Não é exagero, portanto, imaginar que muitos jovens sintonizados no horário tenham abandonado o episódio por considerá-lo pesado, ‘cabeça’ demais e, acima de tudo, carente das tramas cotidianas, afetivas e adolescentes bem-desenvolvidas e entrelaçadas com a literatura que marcaram outros momentos da série. Se houve mesmo essa debandada de audiência, o melhor caminho, para os realizadores e para os que acolheram a série na grade da TV Cultura, talvez não seja o habitual conforto de consciência de ter levado ao ar, sem fazer concessões, um conteúdo complexo de alta qualidade que, no final das contas, acaba mesmo sendo para poucos.
O caminho, em nome da coerência com a missão e com os compromissos públicos da emissora, talvez seja o de não se acomodar e tentar formatos, narrativas, recursos e ‘pegadas’ que permitam que esse mesmo conteúdo de alta qualidade seja atraente e importante ‘para muitos’. O veículo televisão, aliás, por sua natureza, é sempre para muitos. Sai muito caro e é um enorme desperdício – seja para um empresário ou para um governo – fazer televisão para poucos.

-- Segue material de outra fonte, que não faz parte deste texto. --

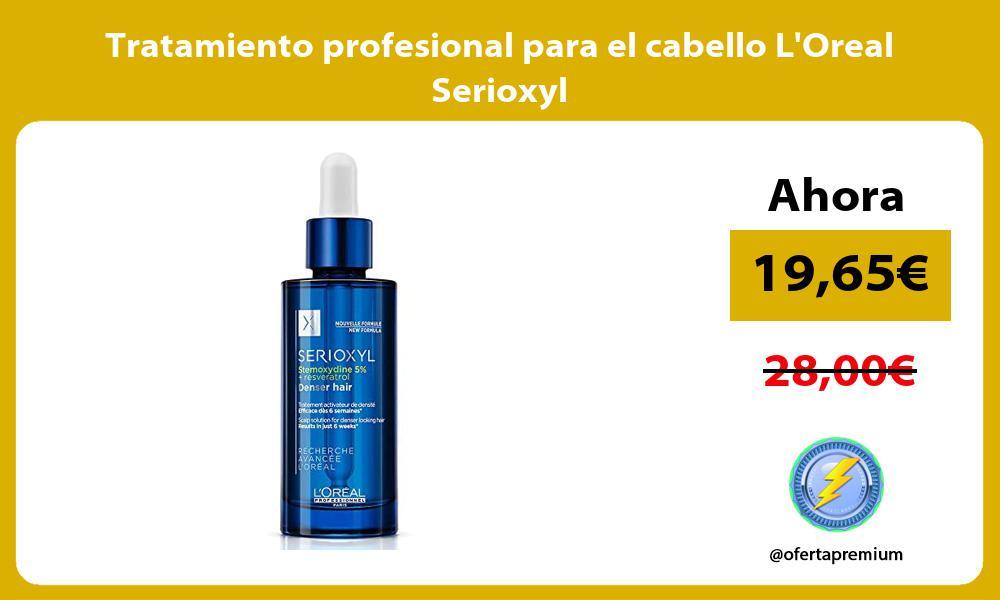 Tratamiento profesional para el cabello LOreal Serioxyl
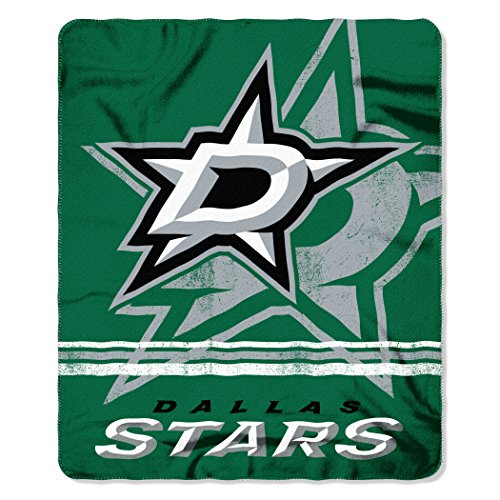 Officially Licensed NHL Dallas Stars Fade Away Printed Fleece Throw Blanket, 50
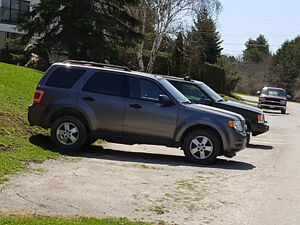 2009 Ford Escape SUV, Crossover $2900 AS IS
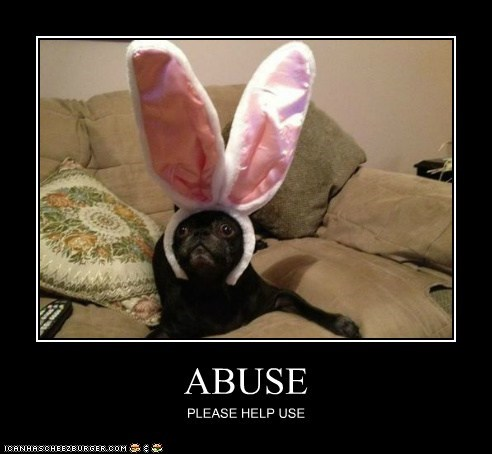ABUSE PLEASE HELP USE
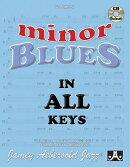 Jamey Aebersold Jazz -- Minor Blues in All Keys, Vol 57: Book & CD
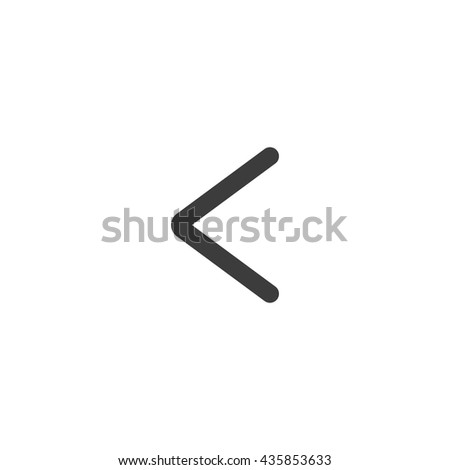 Left arrow icon. Left arrow Vector isolated on white background. Flat vector illustration in black. EPS 10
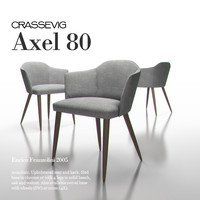 3d model of axel chair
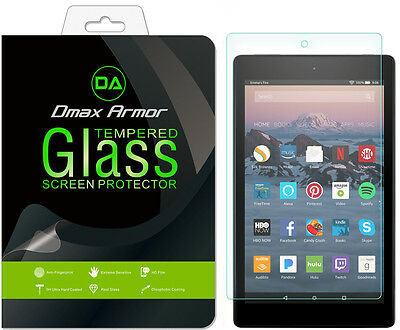 2X Tempered Glass Screen Protector for Amazon Fire HD 8 Tablet (2017 / 2018)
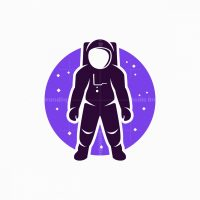 Astronaut In Space Mascot Logo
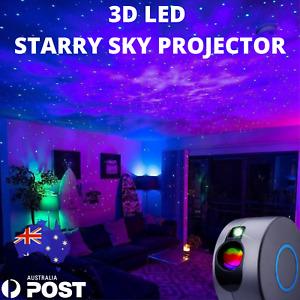 3D Aurora LED Starry Sky Star Projector Light Nebula Night Lamp! Aus 🇦🇺 Galaxy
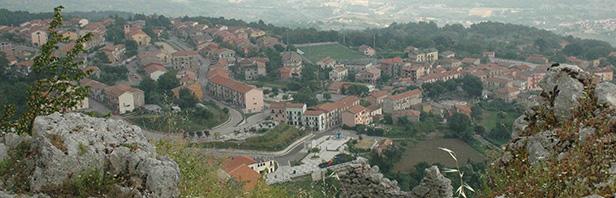 Senerchia e Quaglietta - turistica - domenica 26 giugno 2016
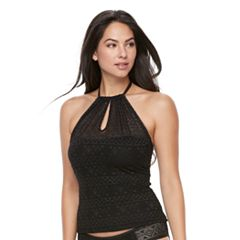 Women's Apt. 9® Crochet High Neck Tankini Top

‘Tudo o que é sólido pode derreter’, apesar de suas potencialidades e do salto de qualidade que representou no cenário atual da TV aberta brasileira, também acaba cedo demais, aparentemente sem tempo de criar algo importantíssimo em televisão e particularmente difícil para uma emissora com uma média baixa de audiência como a TV Cultura: o hábito do telespectador. E parece não haver dúvidas de que quanto maior for o hábito e a fidelidade que um programa conquistar, maior será a disposição – e a paciência – do telespectador para continuar sintonizado nesse programa, mesmo nos momentos de conteúdo mais complexo e difícil como o melancólico episódio de ‘Ismália’.’